>>826
1話の流れはすごく良かった。ミミズになって人間の体を得る流れに入り込めた。
ただ、首を動かして黒い体を見てとあって、はじめ人面ミミズなのかと思った。目があんの?色わかるの?ここだけリアリティが弱い気がした。

で、5話で止まってしまった。

現状分析とか戦利品とか魔法や奇襲の手順など箇条書きが頻出するところ、読者への説明語りで没入感が削がれた。
会話相手もいないのに全部話そうとしてくるから、せっかく一人称なのに作者の解説付きかぁって。RPGやってて物語とか雰囲気楽しみたいのに攻略サイトが勝手にデータ語り始める感じ。

> 落ちてる石を拾って見るが、何だか手袋越しに触ってるような感覚だった。

こういう描写はすごくいい。自分もそうするだろなって思える。

どう描かれてたら良かったか考えたけど、例えば魔法手順なら、体が自然に動くとか親に指導された時にかけられた言葉が浮かぶとかで、こういう手順でやりますなんて事前に書かなくても寄生先の記憶で魔法を使えるんだと分かる。
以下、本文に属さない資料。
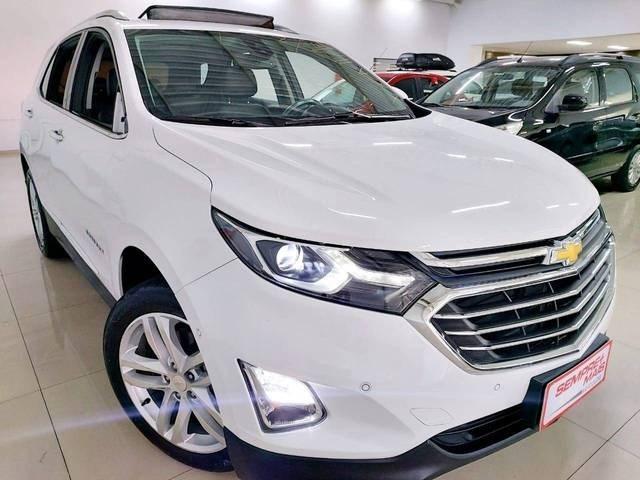 //www.autoline.com.br/carro/chevrolet/equinox-20-premier-awd-16v-gasolina-4p-turbo-automati/2019/sao-paulo-sp/15132836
根の使い方も「試してみるか」でやらせるんじゃなくて、はじめに寄生するときに本能的に耳に入りたくなったみたく、転がった頭部が無性に気になり自然と手を伸ばし……うわ手からなんか出たって感じが好み。

戦利品も何がいくつとか書かずに、何々を持ち去っただけでいいし、そしたらテンポも良くなる気がする。

テンポ遅く感じるのは、主人公の目的が見えてこないからかな。「とりあえず生きる」じゃなくて、長期的な目的ね。
上記の根の使い方みたいに寄生虫の本能が強く描写されてたら「とりあえず生きる」でも納得した。正体不明の生物の生態と行動原理自体が提示される謎となって読み進めたくなる。

実際は人間としての、それも前世の理性が前面にあるから、考えが全部筒抜けで気になる謎がない。生態については作者が解説してくれるしね。

殺意感じたままに婚約者へ復讐する方向へ思考を向けて欲しかった。たぶんそういう展開はあるんだろうけど、明確にされないから何も始まってない印象を受ける。

いっそロートフェルトの人格として復活した方が面白かったかな。そしたらすぐに復讐へ動く。けど倫理観や肉体の異常を自覚ないまま行動して、知らないはずの地球知識を当然のように使ってて、俺は一体何なんだ?って自問しだす……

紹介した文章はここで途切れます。